Low-pressure arc discharge lamps, such as fluorescent lamps, are well known in the art and typically include a pair of cathodes made of a coil of tungsten wire upon which is deposited a coating of an electron-emissive material consisting of alkaline metal oxides (i.e., BaO, CaO, SrO) to lower the work function of the cathode and thus improve lamp efficiency. With electron-emissive material disposed on the cathode filament, the cathode fall voltage is typically about 10 to 15 volts. However, at the end of the useful life of the lamp when the electron-emissive material on one of the cathode filaments becomes depleted, the cathode fall voltage quickly increases by 100 volts or more.
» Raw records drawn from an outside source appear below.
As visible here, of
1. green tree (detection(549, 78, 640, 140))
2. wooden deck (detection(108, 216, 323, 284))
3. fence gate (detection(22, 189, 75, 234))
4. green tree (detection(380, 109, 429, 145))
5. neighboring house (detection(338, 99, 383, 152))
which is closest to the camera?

If the external circuitry fails to limit the power delivered to the lamp, the lamp may continue to operate with additional power being deposited at the lamp cathode region. By way of example, a lamp which normally operates at 0.1 amp would consume 1 to 2 watts at each cathode during normal operation. At end-of-life, the depleted cathode may consume as much as 20 watts due to the increase in cathode fall voltage. This extra power can lead to excessive local heating of the lamp and fixture.
Small diameter (e.g., T2 or 1/4 inch) fluorescent lamps generally have very high ignition voltage requirements necessitating the use of ballasts with open circuit output voltages which may exceed 1000 volts. Such voltage levels are enough to sustain a conducting lamp with an arc drop of 50 to 150 volts with a depleted cathode and an end-of-life cathode fall voltage of 200 volts. In this example, the lamp would run at nearly rated current because the excess voltage would be mostly dropped across the output impedance of the ballast. Since the cathodes in these small diameter T2 lamps are placed much closer to the internal tube wall than in larger diameter lamps, less cathode power is needed to overheat the glass in the area of the cathode. In such T2 diameter lamps, it would be desirable to limit the increase in cathode power to about 4 watts in order to avoid excessive local heating.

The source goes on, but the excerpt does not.